Her son Sky graduated from the school—one in a class of three—so the happy ending was complete. “I’m so glad I made that commitment,” Willcox said, which made his education there possible.

These days, affordable housing includes both public efforts and a more informal, island network, Willcox said. Three of the original eight remain in the subdivision; the other five have moved off-island, she said, adding, “You come here and you appear to be useful, people will go the extra mile and find you a place.”

a barge carrying a piece of modular housing
Carving Out Funds for Island Affordable Housing

“Affordable” housing has a different meaning on the islands. Thanks to their desirability for seasonal homes and the finite land available, real estate costs are significantly higher than on the mainland.

Explaining that reality to legislators who were crafting a bond aimed at helping towns build affordable houses wasn’t easy, though. Genesis Community Loan Fund and the Island Institute were able to do so, and as a result, a $30 million bond package approved by Maine voters in 2010 included $2 million devoted to building affordable rental housing on year-round islands.

The rules for distributing the housing funds were crafted “for the needs of rural communities through flexible standards,” remembers Greg Payne, director of the Maine Affordable Housing Coalition. Those standards were written with islands in mind, he said.

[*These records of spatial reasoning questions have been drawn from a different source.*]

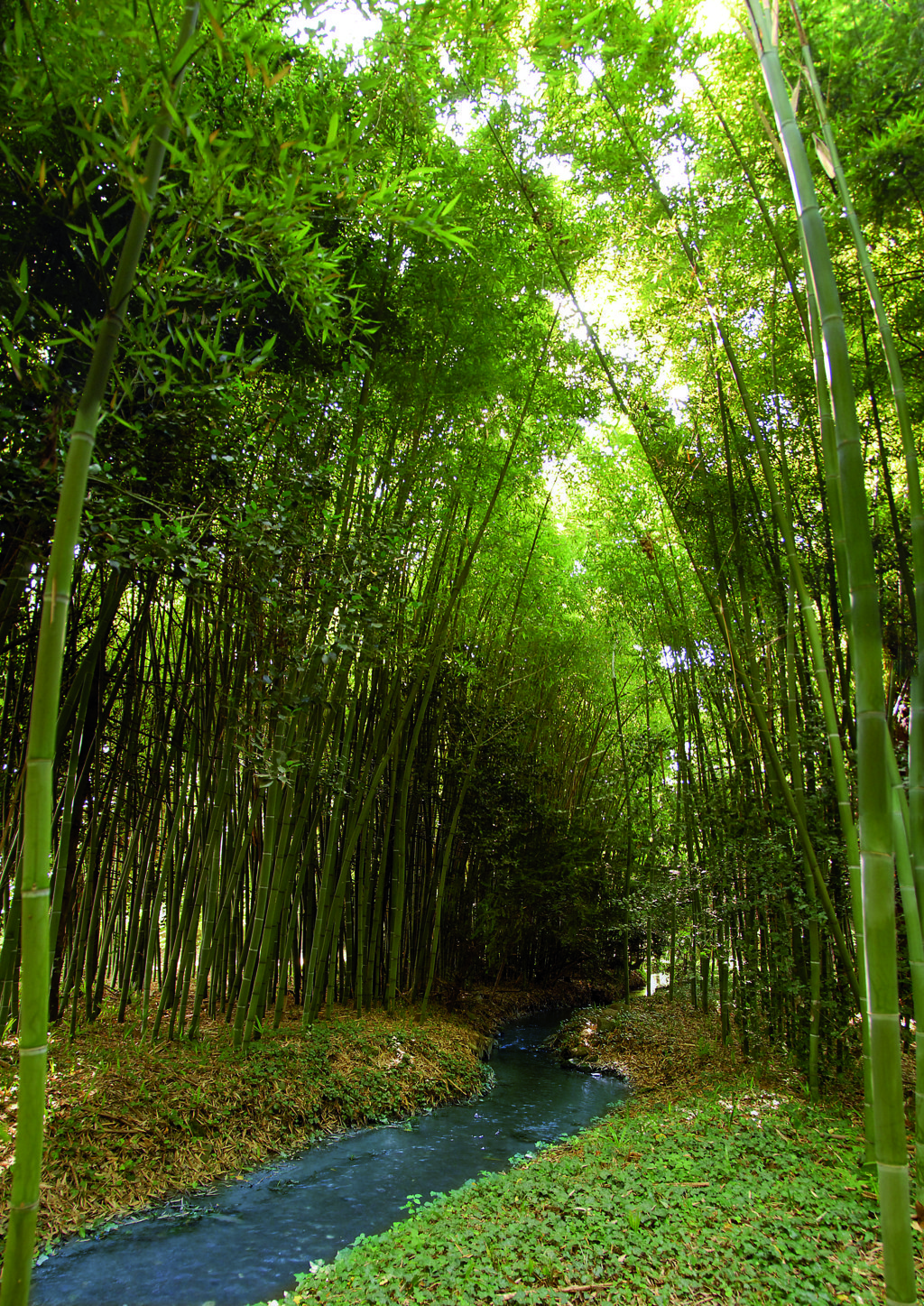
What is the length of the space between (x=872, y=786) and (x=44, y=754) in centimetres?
116

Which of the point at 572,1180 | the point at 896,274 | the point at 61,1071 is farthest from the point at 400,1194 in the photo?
the point at 896,274

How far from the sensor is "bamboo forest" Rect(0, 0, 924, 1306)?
1359 mm

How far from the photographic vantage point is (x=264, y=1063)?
3486 millimetres

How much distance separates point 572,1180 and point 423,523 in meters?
3.34

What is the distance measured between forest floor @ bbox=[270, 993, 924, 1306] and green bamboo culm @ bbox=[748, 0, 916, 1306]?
117 centimetres

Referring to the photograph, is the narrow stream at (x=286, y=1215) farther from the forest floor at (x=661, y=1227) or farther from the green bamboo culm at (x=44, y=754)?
the green bamboo culm at (x=44, y=754)

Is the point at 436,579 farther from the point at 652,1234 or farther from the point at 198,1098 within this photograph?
the point at 652,1234

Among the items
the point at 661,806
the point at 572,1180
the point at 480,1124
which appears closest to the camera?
the point at 572,1180

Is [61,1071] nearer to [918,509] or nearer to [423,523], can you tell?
[423,523]

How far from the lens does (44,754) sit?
1047mm

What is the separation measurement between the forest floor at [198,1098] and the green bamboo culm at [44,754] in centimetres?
166

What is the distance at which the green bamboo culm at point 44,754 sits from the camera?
0.95 metres

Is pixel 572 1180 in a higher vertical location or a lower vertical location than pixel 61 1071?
lower

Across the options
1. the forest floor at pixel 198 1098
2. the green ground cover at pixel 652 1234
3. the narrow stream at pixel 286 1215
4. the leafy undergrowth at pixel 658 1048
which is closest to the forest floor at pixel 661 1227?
the green ground cover at pixel 652 1234
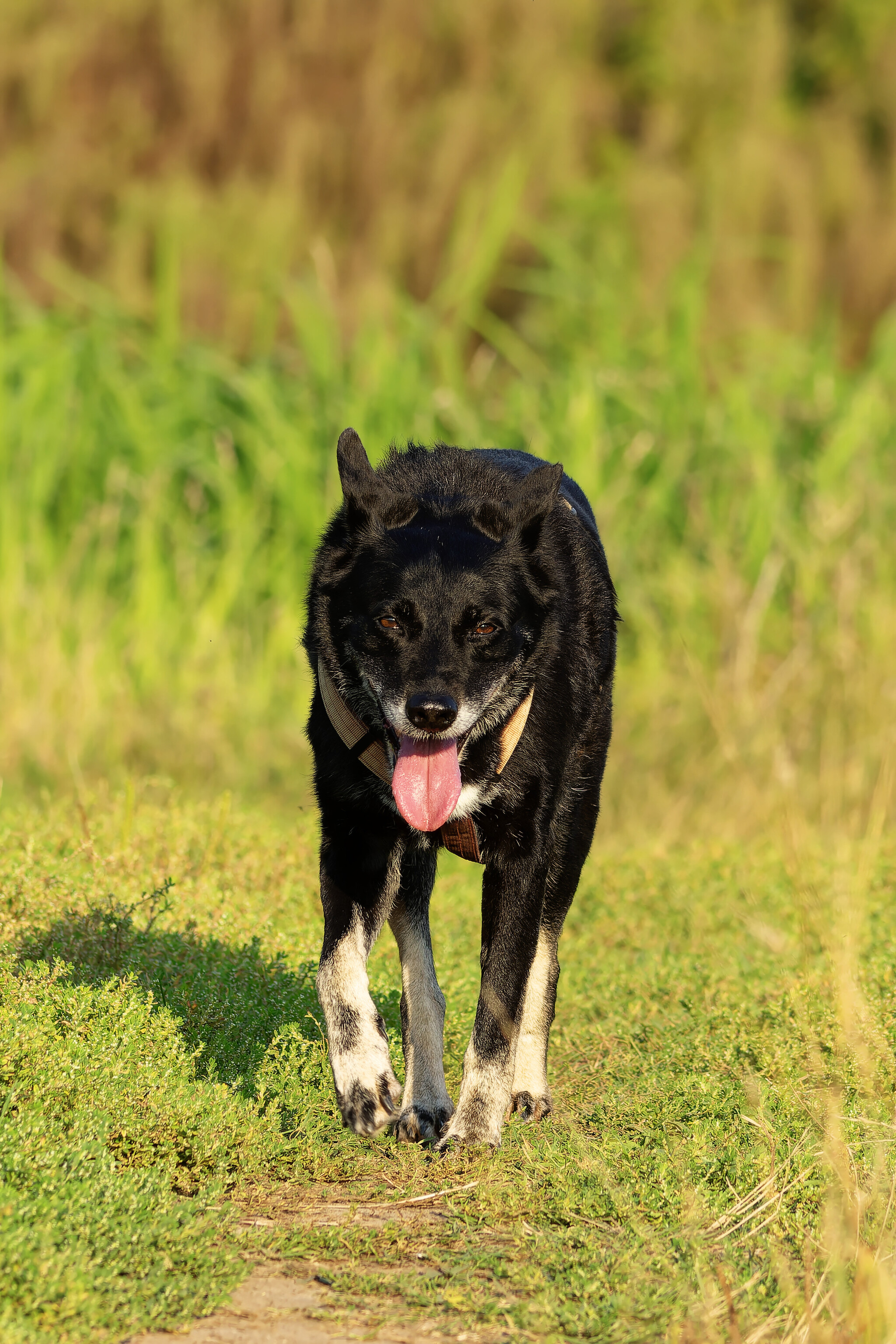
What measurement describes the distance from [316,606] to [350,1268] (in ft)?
5.56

Affordable housing initiatives typically target communities with lower median incomes, Payne said. Fishermen on islands would be ineligible under those standards, however, because some of those communities have high median incomes.

The rules for grant awards took island income into consideration, as well as the smaller scale of island projects; fewer units were built, which was less efficient, but made sense in small island towns, Payne said.

Construction costs are significantly higher on islands, too, a wrinkle that normally would have had legislators leaning away from such high-cost, low-return projects. Fortunately, significant lobbying of legislators persuaded them to understand and accept the island-specific challenges.

“The Island Institute had a big role in making a great success of the subset of this bond,” Payne said. He also credited Liza Fleming-Ives of Genesis.

Rental units were chosen over ownership to provide essential workforce housing, he said.

The island units built through the bond included six on Vinalhaven and two each on North Haven, Islesboro, Chebeague, Peaks, Isle au Haut, and Great Cranberry islands.